We intend to send new issues of La Boussole on a regular basis. We hope that you will find it helpful. Should you have any comments or suggestions which you feel we should integrate to improve this newsletter, please do not hesitate to let us know.
Covid-19 has drastically limited our contact over the last year so we hope that La Boussole will enable us to reconnect and perhaps provide us with an opportunity to see you in person soon.
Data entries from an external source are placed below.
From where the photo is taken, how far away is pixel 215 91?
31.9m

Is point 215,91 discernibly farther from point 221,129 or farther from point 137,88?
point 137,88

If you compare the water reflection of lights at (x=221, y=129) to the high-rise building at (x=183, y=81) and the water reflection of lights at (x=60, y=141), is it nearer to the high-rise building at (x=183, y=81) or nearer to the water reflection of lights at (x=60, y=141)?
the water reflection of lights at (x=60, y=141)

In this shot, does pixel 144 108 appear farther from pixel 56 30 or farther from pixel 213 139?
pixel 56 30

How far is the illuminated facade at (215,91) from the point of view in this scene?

The latest in Maritime Employment Law
Several new developments in French employment law have implications for the maritime industry:
"Activité partielle": The reduced activity scheme compensates earning losses suffered by workers due to the reduction in their working time under the legal, conventional or contractual duration while helping employers to fund this compensation. The scheme existed prior to the COVID epidemic but was extended in March 2020 to avoid redundancies further to the lockdown. The public allowance received by the employer was increased to 70% of the employee's gross hourly pay (with a minimum hourly rate of €8.03 and a maximum hourly rate of €45.67). The compensation rate is now set at 60% of the gross salary, instead of the previous 70%. However, in sectors subject to particular legislative or regulatory restrictions due to the health crisis (such as tourism, hotels and restaurants, sea carriage of passengers and cross channel transport) the compensation rate will remain at 70% until 30 June 2021 (Decree n° 2020-810 of 29 June 2020 amended on 21 décembre 2020 and on 28 February 2021).
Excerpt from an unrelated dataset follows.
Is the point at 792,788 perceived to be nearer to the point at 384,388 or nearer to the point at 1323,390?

Health and Safety: Any breach of the duty of care of the employer in relation to safety amounts to a "faute inexcusable" if the employer was aware of the risk incurred by the employee and did not take the appropriate measures to protect its employees. In a recent ruling, the French Supreme Court has extended the definition of "faute inexcusable" to include expressly the health protection. The Court held that failure to comply with the employer's legal obligation to ensure the safety and the health protection of the employee is a "faute inexcusable" when the employer was or should have been aware of the danger to which the employee was exposed and did not take the necessary measures or took ineffective measures to protect him or her. (Cour de Cassation, 8 October 2020, n°18-25.021 and 18-26.677).
MLC: On 26 December 2020, the 2018 amendments to the MLC, 2006 entered into force. Their implementation will ensure that seafarers held captive as a result of acts of piracy or armed robbery against ships will continue to receive their wages and entitlements regardless of whether the expiry date of the SEA has passed or any termination notice has been issued. Shipowners must review their policies, procedures and SEAs and/or any applicable collective bargaining agreements to ensure compliance with the amendments. The flag state should also be consulted on the impact of the amendment on the MLC certificate for ships and on the Declaration of Maritime Labour Compliance (DMLC). The amendment is not yet in force in France, which will be bound by it only after a subsequent express notification of their acceptance.
SRPS: The government order 2021-77 dated 27 January 2021 has amended the Labour Court provisions relating to the Services of Recruitment and Placement of Seafarers (SRPC) in France. SRPS companies can now recruit seafarers for fishing vessels flying the French flag (first registry) operating in fishing zones, covered by an agreement or an authorization under the Common Fisheries Policy and containing social provision (such as provisions related to embarkation of seafarers from the Contracting Coastal State). In addition, as from 1st July 2021, the obligation to provide a financial security or insurance will be extended to SRPS agencies recruiting seafarers on behalf of employers, where it was formally required for placement services only. This financial security or insurance will have to cover the monetary loss that the Seafers may incur as a result of the failure of the recruitment and placement service or of the shipowner to meet their obligations. The Government should also take an application decree on the minimum limit of coverage. France was required to make these amendments by the Committee of Experts on the Application of Conventions and Recommendations (Direct Request (CEACR) - adopted 2019, published 109th ILC session (2021).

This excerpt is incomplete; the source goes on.